Clémence (voir son site)

Quelle tristesse de lire votre récit. Etre entourée de personnel médical qui n’est pas bienveillant c’est terrible car on a un tel besoin d’être accompagnée pendant un accouchement. Auriez-vous la possibilité de changer de maternité pour un éventuel deuxième enfant ?
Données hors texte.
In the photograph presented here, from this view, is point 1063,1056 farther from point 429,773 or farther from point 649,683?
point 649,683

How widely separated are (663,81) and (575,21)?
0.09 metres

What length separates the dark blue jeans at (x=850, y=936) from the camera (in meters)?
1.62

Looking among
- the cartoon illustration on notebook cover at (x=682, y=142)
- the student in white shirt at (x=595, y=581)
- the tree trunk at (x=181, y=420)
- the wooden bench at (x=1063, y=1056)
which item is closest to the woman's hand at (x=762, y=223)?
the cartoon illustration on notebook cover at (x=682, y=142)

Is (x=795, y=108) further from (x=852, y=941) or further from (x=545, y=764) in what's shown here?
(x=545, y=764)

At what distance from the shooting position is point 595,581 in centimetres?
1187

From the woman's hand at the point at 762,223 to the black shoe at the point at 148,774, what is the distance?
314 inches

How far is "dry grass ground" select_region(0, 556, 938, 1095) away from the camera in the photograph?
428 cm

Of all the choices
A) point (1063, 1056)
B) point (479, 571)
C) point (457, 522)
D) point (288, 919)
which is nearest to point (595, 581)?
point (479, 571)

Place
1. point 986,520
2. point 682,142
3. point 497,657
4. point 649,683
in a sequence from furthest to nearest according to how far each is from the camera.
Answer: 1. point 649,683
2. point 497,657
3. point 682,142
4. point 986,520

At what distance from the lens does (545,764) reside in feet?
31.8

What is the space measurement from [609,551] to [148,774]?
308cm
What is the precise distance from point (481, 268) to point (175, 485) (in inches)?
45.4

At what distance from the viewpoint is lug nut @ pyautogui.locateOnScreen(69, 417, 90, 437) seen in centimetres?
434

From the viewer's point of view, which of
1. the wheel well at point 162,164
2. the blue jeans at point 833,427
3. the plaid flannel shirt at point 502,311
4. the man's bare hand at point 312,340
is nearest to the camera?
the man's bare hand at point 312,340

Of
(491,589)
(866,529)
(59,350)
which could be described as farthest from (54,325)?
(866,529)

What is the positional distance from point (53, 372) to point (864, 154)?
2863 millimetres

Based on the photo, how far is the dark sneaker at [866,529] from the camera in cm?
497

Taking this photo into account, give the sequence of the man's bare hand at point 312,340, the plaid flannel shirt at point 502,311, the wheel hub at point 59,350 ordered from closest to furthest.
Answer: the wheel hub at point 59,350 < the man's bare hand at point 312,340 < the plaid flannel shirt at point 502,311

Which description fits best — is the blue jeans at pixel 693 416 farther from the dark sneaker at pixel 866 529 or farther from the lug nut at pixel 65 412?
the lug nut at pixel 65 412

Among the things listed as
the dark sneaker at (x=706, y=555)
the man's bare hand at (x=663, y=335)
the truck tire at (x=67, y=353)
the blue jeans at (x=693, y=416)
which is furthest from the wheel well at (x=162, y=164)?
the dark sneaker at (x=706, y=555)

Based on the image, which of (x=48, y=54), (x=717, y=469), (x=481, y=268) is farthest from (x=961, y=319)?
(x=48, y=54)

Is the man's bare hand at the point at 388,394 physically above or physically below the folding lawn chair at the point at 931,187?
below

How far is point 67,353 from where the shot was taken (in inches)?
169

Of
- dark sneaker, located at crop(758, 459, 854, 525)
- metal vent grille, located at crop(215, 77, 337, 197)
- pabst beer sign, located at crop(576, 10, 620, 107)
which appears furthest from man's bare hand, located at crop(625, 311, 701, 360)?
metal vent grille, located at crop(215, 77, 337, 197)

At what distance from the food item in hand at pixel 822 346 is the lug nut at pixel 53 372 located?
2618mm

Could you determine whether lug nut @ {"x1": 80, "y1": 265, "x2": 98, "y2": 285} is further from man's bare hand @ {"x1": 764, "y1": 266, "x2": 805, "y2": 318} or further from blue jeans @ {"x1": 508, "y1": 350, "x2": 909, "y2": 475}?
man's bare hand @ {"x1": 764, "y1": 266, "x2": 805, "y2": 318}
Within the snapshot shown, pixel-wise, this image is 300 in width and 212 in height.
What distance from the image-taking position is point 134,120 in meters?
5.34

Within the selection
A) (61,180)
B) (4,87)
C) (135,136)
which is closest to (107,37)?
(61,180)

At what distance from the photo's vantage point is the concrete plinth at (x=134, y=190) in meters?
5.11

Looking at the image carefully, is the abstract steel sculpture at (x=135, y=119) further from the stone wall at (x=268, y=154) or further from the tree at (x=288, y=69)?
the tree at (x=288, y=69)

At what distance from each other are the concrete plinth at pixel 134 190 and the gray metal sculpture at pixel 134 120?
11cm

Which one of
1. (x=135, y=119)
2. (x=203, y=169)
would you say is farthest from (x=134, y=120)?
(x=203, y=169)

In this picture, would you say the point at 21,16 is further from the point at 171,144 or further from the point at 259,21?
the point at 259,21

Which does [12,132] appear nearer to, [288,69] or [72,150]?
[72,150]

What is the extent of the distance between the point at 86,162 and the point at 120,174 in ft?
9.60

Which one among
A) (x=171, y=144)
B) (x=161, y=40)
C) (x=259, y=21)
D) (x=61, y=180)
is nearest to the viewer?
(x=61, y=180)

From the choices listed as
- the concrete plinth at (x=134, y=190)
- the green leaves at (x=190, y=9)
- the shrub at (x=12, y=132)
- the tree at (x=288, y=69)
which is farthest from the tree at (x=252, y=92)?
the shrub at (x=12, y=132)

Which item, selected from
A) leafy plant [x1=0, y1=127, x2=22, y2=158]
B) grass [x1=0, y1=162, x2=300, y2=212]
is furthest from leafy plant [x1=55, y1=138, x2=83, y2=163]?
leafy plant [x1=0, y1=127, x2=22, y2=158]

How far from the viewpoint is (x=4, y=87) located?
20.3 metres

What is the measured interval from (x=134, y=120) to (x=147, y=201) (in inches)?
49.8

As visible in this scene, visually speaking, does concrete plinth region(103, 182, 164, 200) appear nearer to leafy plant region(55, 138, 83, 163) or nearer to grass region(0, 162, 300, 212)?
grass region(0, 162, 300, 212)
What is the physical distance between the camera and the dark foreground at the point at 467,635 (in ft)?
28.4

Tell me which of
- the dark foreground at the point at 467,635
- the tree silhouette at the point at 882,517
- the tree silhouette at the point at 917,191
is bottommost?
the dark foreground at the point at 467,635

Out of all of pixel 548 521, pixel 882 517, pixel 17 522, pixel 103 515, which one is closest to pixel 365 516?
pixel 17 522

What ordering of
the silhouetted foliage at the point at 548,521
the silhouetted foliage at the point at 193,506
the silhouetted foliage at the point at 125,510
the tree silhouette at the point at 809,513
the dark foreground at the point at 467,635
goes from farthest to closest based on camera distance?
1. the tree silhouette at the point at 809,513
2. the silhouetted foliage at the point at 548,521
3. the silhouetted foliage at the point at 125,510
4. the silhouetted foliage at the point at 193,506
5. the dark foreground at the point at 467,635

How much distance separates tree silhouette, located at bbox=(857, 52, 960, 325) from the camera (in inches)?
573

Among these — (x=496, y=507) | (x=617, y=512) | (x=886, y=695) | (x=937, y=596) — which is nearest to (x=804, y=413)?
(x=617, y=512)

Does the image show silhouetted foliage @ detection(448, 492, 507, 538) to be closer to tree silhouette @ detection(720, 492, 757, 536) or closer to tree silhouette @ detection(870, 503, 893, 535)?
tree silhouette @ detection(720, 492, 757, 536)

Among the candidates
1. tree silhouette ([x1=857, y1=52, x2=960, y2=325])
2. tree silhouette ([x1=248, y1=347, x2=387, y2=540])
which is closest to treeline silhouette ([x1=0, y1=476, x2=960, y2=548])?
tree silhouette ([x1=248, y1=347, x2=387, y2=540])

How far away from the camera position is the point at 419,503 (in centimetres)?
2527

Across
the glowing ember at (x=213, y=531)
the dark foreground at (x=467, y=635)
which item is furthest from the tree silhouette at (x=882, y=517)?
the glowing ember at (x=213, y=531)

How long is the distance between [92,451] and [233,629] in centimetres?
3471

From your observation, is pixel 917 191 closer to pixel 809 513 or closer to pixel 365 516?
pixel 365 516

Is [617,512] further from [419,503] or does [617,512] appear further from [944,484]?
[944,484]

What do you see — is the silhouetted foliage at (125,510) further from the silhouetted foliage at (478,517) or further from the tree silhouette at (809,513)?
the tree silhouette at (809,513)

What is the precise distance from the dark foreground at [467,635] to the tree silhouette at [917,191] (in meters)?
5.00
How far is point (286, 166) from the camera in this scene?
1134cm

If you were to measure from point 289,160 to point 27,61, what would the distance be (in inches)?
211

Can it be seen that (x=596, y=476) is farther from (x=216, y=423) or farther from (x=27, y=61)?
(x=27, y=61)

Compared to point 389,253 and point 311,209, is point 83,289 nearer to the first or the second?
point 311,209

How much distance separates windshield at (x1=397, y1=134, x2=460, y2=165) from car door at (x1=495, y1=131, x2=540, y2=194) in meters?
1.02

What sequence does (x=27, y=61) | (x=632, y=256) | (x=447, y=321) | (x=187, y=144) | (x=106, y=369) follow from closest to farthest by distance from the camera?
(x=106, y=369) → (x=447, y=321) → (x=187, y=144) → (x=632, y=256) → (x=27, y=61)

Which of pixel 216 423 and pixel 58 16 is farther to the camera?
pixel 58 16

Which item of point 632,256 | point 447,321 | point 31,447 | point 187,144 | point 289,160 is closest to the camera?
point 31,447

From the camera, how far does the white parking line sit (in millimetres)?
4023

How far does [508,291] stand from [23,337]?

le 15/03/2019 à 14h35 | Répondre

charlotte

Merci de votre gentille réponse et désolée d’y répondre aussi tard. J’ai la chance d’habiter dans une grande ville et d’avoir beaucoup d’alternatives. Mais le choix de cette maternité était très symbolique pour moi, ma maman y avait travaillé pendant plus de 20 ans, c’était mon quartier d’enfance (mais pas l’endroit où je suis née qui n’existe plus d’ailleurs…). C’est donc avec un sentiment mitigé que je vais choisir un autre endroit (recherche commencée) car j’aurais toujours l’impression d’un échec après cette 1ère expérience, le sentiment que c’est à moi d’aller ailleurs et non à eux de corriger leurs pratiques. Je redoute de devoir expliquer plus tard à ma fille pourquoi son/sa/ses frère(s)/sœur(s) est né(e/s) ailleurs qu’elle. Je pensais qu’aller en CHU niveau 3 était ce qu’il y avait de mieux et quand on me posait la question de comment ça s’était passé, à peine j’évoquais le fait que j’avais été déclenchée, et mes interlocuteurs prenaient un air entendu ah ben c’est comme ça le déclenchement… j’avoue que quand j’ai lu votre article sur le choix d’accepter le déclenchement, j’ai tout de suite pensé « mon dieu, qu’est-ce qu’elle fait ». il n’y avait aucune méchanceté aucun jugement et j’attendais votre récit avec impatience. j’ai vu mon obstétricien 5 mois après la naissance après lui avoir écrit mon ressenti, il m’a écouté et m’a dit qu’il échangerait avec les SF en question. mais au fond de moi je sais que la confiance en l’institution (le lieu, les personnes) est perdue. cependant tout n’est pas noir, j’ai eu la chance d’être sauvée par une personne bienveillante et tout s’est très bien terminé. J’espère que votre fils grandit bien (ça passe si vite !) et que vous en profitez à fond.